See how rhythms recur. Your own watch ticking
(these days perhaps it's flicking) there on your wrist
where a pulse is. And eyelids wipe and breathing
idles as engines trick through intricacies
once again, once again. The wind is a twist
going back to where it started. Eddies
in a stream that is flowing back to where
rainfall began, blood setting out from the heart
to return like hands on a clock, a prayer
joining Amen to Ave, planets that part
for a later occlusion — Is it not strange
to tie future to past, and sameness to change?

IN AND OUT OF PHASE

There's a hooter each day. You see the steam plume
rise before hearing the noise — one wave's faster
than another. And I'm walking, although the bloom
over my head on the chestnut is only
just beginning its petalling. A jogger
passes me each day, his expression clumsy
with the jolting, but not as rapidly
as those familiar cars with their drivers
calmly deaf behind glass, whom the sunlight has
ordered in line once again. And all those singers
in the trees! — the old thrush at his old station,
but he's singing another variation.

WITHIN THE RHYTHMS

Say the sea breathes or lungs are tidal. A heart
drums while a stretched skin pulses. As a brain rings
with a memory, bells, beaten with tongues, start
now to remember the time. At the Stations
of the Cross every priest measures his pausings
no more exactly than the dark durations
in the cycles of growth: the tree in winter
suffers a stilling of sap. Within one year
what is born, grows up, tires, dies, is a flower:
after threescore and ten a blossom falls sere
to a cold wind not blown from the north.
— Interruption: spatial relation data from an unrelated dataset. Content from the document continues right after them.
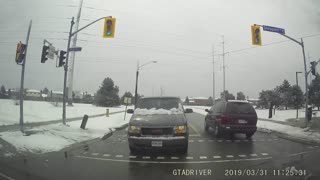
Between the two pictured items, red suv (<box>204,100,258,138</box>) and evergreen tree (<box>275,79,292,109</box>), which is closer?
red suv (<box>204,100,258,138</box>)

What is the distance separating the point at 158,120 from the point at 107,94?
65.9 metres

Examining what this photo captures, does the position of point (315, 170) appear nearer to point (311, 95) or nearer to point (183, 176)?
point (183, 176)

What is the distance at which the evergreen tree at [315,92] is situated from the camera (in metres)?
58.7

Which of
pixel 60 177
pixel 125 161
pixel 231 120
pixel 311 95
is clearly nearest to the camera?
pixel 60 177

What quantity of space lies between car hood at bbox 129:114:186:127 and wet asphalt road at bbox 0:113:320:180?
3.24ft

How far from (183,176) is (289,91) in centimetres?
6536

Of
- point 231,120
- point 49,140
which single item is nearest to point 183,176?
point 49,140

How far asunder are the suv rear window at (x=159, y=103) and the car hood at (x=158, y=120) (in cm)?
82

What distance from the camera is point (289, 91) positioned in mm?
64750

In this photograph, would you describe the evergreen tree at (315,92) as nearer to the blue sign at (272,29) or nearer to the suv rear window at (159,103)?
the blue sign at (272,29)

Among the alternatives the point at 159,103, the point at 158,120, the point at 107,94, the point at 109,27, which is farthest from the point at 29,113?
the point at 107,94

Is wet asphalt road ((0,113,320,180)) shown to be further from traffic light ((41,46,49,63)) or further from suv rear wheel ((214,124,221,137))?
traffic light ((41,46,49,63))

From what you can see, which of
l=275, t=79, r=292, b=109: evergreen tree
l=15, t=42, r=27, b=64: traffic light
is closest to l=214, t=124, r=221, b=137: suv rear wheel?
l=15, t=42, r=27, b=64: traffic light

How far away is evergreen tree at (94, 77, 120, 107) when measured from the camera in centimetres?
7200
Glancing
among electrons you might find there a dancing.

APRIL GALE IN THE ORCHARD

No — Yes — some apple branches are nodding, none
though quite in time with each other, and others
shake their heads, different ways. In this wind not one
settles to satisfaction, and their leaves raise
hands in horror, or, clapping like flatterers,
follow the sway of the moment. Blossom sprays
are now scattering propaganda, somewhat
tarnished already where it swims with the stream;
other petals are tossed to the winds by lot,
all playing fast and loose. Standard apples deem
they are steady in winds, but, if it blows twice
as hard soon, they'll know this isn't paradise.